→ **What is expected**
Return the data verbatim, without pictures.
----- Record excerpts -----
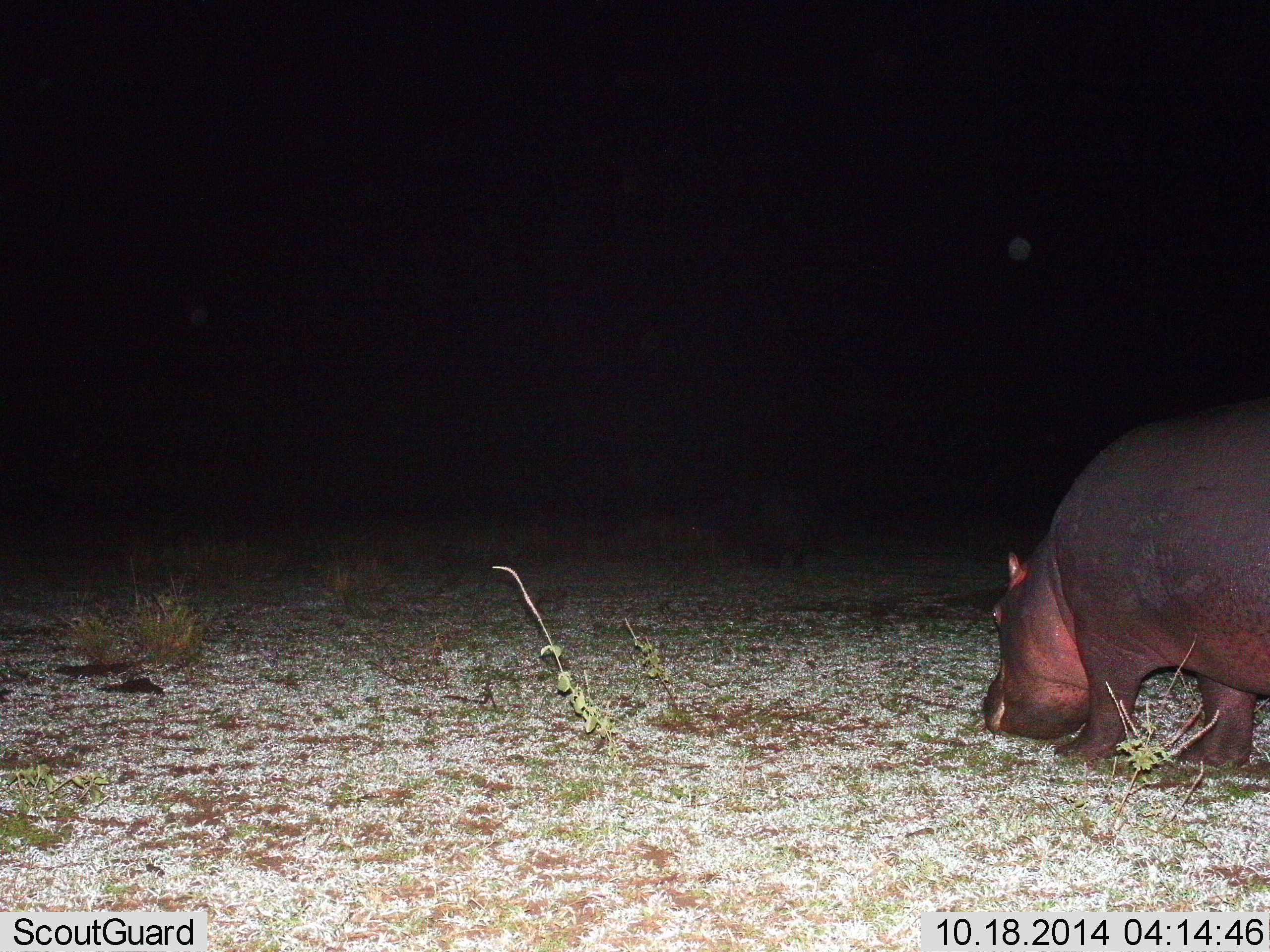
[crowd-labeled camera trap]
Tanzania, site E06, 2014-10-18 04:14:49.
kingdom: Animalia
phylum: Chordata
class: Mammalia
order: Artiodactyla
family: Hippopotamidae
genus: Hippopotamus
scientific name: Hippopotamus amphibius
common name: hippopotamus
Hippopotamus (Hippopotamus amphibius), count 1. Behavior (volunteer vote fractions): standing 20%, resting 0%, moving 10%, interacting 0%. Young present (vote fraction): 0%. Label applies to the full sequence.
-----
→ **Your solution**
[crowd-labeled camera trap]
Tanzania, site E06, 2014-10-18 04:14:49.
kingdom: Animalia
phylum: Chordata
class: Mammalia
order: Artiodactyla
family: Hippopotamidae
genus: Hippopotamus
scientific name: Hippopotamus amphibius
common name: hippopotamus
Hippopotamus (Hippopotamus amphibius), count 1. Behavior (volunteer vote fractions): standing 20%, resting 0%, moving 10%, interacting 0%. Young present (vote fraction): 0%. Label applies to the full sequence.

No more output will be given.